___ Listed entries

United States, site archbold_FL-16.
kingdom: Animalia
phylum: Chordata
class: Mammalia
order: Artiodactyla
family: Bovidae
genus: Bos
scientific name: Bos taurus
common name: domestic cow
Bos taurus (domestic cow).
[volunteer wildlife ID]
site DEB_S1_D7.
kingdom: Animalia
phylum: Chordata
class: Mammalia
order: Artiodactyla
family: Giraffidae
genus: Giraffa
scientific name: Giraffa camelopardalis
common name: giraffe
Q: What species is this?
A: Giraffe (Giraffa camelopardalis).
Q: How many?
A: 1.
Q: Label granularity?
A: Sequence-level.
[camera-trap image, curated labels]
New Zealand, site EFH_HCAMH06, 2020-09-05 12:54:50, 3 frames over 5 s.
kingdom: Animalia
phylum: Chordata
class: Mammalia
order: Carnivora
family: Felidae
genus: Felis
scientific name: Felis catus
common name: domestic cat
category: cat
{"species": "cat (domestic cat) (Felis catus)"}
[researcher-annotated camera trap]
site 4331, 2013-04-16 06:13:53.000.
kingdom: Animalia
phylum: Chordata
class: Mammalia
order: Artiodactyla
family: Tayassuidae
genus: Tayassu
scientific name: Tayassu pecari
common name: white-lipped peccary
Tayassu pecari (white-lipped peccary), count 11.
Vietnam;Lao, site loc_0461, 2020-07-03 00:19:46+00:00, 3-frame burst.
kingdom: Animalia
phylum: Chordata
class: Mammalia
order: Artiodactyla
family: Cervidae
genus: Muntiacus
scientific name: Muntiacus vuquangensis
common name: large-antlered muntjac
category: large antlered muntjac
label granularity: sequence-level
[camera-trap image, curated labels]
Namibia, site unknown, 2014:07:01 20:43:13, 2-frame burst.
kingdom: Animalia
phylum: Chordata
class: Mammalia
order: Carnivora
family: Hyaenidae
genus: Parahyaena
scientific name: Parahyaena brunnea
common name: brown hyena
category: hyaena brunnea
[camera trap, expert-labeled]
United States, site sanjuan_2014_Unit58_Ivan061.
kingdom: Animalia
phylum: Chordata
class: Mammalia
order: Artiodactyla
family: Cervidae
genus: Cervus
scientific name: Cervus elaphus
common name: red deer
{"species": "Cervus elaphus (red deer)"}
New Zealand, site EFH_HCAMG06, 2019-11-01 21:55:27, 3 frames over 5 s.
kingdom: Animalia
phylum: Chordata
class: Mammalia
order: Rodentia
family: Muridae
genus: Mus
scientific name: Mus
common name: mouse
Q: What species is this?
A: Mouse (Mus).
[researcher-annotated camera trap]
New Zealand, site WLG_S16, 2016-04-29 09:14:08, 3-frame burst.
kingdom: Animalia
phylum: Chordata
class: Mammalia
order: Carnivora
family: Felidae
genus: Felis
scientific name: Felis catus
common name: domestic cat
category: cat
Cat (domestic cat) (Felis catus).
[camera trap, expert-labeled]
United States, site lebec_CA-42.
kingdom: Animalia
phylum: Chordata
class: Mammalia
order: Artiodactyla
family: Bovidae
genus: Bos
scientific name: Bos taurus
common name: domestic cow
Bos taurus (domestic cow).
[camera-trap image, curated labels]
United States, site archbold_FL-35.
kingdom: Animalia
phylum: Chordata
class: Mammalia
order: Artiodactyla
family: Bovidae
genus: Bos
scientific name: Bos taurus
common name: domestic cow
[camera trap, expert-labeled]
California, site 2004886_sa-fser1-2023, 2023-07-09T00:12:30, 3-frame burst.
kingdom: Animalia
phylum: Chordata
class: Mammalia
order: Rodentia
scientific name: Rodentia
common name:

______

** Action item **
Give back the material above in full, exactly as it reads.

** Expected answer **
United States, site archbold_FL-16.
kingdom: Animalia
phylum: Chordata
class: Mammalia
order: Artiodactyla
family: Bovidae
genus: Bos
scientific name: Bos taurus
common name: domestic cow
Bos taurus (domestic cow).
[volunteer wildlife ID]
site DEB_S1_D7.
kingdom: Animalia
phylum: Chordata
class: Mammalia
order: Artiodactyla
family: Giraffidae
genus: Giraffa
scientific name: Giraffa camelopardalis
common name: giraffe
Q: What species is this?
A: Giraffe (Giraffa camelopardalis).
Q: How many?
A: 1.
Q: Label granularity?
A: Sequence-level.
[camera-trap image, curated labels]
New Zealand, site EFH_HCAMH06, 2020-09-05 12:54:50, 3 frames over 5 s.
kingdom: Animalia
phylum: Chordata
class: Mammalia
order: Carnivora
family: Felidae
genus: Felis
scientific name: Felis catus
common name: domestic cat
category: cat
{"species": "cat (domestic cat) (Felis catus)"}
[researcher-annotated camera trap]
site 4331, 2013-04-16 06:13:53.000.
kingdom: Animalia
phylum: Chordata
class: Mammalia
order: Artiodactyla
family: Tayassuidae
genus: Tayassu
scientific name: Tayassu pecari
common name: white-lipped peccary
Tayassu pecari (white-lipped peccary), count 11.
Vietnam;Lao, site loc_0461, 2020-07-03 00:19:46+00:00, 3-frame burst.
kingdom: Animalia
phylum: Chordata
class: Mammalia
order: Artiodactyla
family: Cervidae
genus: Muntiacus
scientific name: Muntiacus vuquangensis
common name: large-antlered muntjac
category: large antlered muntjac
label granularity: sequence-level
[camera-trap image, curated labels]
Namibia, site unknown, 2014:07:01 20:43:13, 2-frame burst.
kingdom: Animalia
phylum: Chordata
class: Mammalia
order: Carnivora
family: Hyaenidae
genus: Parahyaena
scientific name: Parahyaena brunnea
common name: brown hyena
category: hyaena brunnea
[camera trap, expert-labeled]
United States, site sanjuan_2014_Unit58_Ivan061.
kingdom: Animalia
phylum: Chordata
class: Mammalia
order: Artiodactyla
family: Cervidae
genus: Cervus
scientific name: Cervus elaphus
common name: red deer
{"species": "Cervus elaphus (red deer)"}
New Zealand, site EFH_HCAMG06, 2019-11-01 21:55:27, 3 frames over 5 s.
kingdom: Animalia
phylum: Chordata
class: Mammalia
order: Rodentia
family: Muridae
genus: Mus
scientific name: Mus
common name: mouse
Q: What species is this?
A: Mouse (Mus).
[researcher-annotated camera trap]
New Zealand, site WLG_S16, 2016-04-29 09:14:08, 3-frame burst.
kingdom: Animalia
phylum: Chordata
class: Mammalia
order: Carnivora
family: Felidae
genus: Felis
scientific name: Felis catus
common name: domestic cat
category: cat
Cat (domestic cat) (Felis catus).
[camera trap, expert-labeled]
United States, site lebec_CA-42.
kingdom: Animalia
phylum: Chordata
class: Mammalia
order: Artiodactyla
family: Bovidae
genus: Bos
scientific name: Bos taurus
common name: domestic cow
Bos taurus (domestic cow).
[camera-trap image, curated labels]
United States, site archbold_FL-35.
kingdom: Animalia
phylum: Chordata
class: Mammalia
order: Artiodactyla
family: Bovidae
genus: Bos
scientific name: Bos taurus
common name: domestic cow
[camera trap, expert-labeled]
California, site 2004886_sa-fser1-2023, 2023-07-09T00:12:30, 3-frame burst.
kingdom: Animalia
phylum: Chordata
class: Mammalia
order: Rodentia
scientific name: Rodentia
common name:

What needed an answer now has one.